> Given exercise:
Reproduce word for word everything in the passage about Eric from "This is a man" down to "laugh as much.".

> Passage to read:
## BEGIN

Lifeboat crewman, butcher's apprentice, copper, farmer, kennel hand & I've probably missed a few along the way ; Eric's a bloke who can turn his hand to pretty much what he fancies.

I recall a conversation with Michelle when she was spending the night with a group of girlfriends. Talk turned to their partners & the girls asked each other 'If you weren't with your partner, which of your friends partners would you choose ?' Each woman went for Eric & it's not hard to know why.

This is a man I once caught unawares, on his knees, air guitar clasped firmly to his loins, thrashing out a rendition of Clash's version of 'Little Donkey'. He had given it his all to entertain his daughters & I rather sneakily stood in total silence at the doorway until he finished. I then said quietly, 'So this is what you lot get up to when Michelle's at work is it ?' I don't think I've ever seen anyone laugh as much.

## END

> Material supplied:
## BEGIN

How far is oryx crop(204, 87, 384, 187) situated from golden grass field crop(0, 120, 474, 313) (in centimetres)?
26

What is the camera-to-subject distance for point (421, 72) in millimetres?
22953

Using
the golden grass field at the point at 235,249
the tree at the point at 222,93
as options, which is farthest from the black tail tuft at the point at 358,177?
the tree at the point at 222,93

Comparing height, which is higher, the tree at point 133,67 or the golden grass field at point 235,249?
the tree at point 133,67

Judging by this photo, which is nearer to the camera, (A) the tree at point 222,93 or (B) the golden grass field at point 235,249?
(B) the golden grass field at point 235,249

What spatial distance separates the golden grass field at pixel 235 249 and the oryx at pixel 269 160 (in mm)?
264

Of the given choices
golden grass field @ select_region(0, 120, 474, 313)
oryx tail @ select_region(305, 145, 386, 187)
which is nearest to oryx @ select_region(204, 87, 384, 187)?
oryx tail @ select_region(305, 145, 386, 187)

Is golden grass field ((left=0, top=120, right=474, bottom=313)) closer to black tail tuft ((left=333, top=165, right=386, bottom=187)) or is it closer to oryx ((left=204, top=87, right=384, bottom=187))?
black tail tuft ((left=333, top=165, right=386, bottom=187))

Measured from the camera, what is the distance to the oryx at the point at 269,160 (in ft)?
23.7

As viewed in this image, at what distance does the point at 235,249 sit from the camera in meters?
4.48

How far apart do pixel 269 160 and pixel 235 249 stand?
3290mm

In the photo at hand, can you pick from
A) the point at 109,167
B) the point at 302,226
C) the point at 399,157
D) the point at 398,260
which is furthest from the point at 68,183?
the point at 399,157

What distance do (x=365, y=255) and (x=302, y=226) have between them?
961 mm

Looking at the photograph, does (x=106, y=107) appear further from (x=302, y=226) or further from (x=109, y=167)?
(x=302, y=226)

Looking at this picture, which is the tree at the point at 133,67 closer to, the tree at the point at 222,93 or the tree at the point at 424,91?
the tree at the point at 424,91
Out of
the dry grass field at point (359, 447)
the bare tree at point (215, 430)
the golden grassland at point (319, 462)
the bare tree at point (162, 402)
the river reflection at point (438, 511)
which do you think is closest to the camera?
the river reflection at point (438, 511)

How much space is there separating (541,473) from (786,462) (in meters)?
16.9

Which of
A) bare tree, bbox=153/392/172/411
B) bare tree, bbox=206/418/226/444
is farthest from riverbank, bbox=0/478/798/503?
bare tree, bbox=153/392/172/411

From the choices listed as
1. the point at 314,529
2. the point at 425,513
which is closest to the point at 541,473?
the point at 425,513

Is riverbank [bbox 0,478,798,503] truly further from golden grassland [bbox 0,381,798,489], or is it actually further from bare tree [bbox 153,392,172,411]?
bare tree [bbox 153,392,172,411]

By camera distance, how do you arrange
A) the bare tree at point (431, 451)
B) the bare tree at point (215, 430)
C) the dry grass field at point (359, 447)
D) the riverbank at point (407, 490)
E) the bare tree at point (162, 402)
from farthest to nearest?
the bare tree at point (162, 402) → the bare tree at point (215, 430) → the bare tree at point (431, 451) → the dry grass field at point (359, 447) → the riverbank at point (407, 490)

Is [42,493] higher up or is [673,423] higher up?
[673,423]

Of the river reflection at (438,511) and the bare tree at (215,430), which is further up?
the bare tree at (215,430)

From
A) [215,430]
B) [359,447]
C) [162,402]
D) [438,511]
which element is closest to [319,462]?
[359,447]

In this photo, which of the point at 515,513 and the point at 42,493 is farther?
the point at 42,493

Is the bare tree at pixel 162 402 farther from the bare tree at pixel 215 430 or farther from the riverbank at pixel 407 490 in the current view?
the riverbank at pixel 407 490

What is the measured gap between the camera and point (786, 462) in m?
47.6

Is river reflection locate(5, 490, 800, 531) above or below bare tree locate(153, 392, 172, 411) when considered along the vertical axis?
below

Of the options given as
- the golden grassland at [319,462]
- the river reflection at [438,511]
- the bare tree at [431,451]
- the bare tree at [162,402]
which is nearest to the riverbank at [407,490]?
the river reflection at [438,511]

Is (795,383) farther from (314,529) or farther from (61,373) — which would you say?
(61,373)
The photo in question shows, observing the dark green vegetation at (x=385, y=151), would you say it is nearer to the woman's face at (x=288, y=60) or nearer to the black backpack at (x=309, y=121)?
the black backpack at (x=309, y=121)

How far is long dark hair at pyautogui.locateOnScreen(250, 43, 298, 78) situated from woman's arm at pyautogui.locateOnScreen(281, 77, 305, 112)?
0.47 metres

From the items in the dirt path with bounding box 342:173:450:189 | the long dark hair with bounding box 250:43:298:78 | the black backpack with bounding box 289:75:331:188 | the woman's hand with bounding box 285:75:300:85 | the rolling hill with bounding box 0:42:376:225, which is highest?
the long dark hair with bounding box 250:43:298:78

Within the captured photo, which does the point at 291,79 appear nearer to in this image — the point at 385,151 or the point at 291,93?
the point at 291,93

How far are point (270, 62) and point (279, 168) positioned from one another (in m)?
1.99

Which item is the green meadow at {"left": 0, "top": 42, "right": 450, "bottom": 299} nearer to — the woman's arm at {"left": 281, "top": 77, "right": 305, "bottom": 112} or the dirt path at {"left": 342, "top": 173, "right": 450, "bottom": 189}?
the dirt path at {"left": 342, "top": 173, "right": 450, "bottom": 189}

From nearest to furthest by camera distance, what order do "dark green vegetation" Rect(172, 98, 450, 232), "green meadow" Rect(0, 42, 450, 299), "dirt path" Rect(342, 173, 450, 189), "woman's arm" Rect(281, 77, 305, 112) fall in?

## END

> Reply to the exercise:
This is a man I once caught unawares, on his knees, air guitar clasped firmly to his loins, thrashing out a rendition of Clash's version of 'Little Donkey'. He had given it his all to entertain his daughters & I rather sneakily stood in total silence at the doorway until he finished. I then said quietly, 'So this is what you lot get up to when Michelle's at work is it ?' I don't think I've ever seen anyone laugh as much.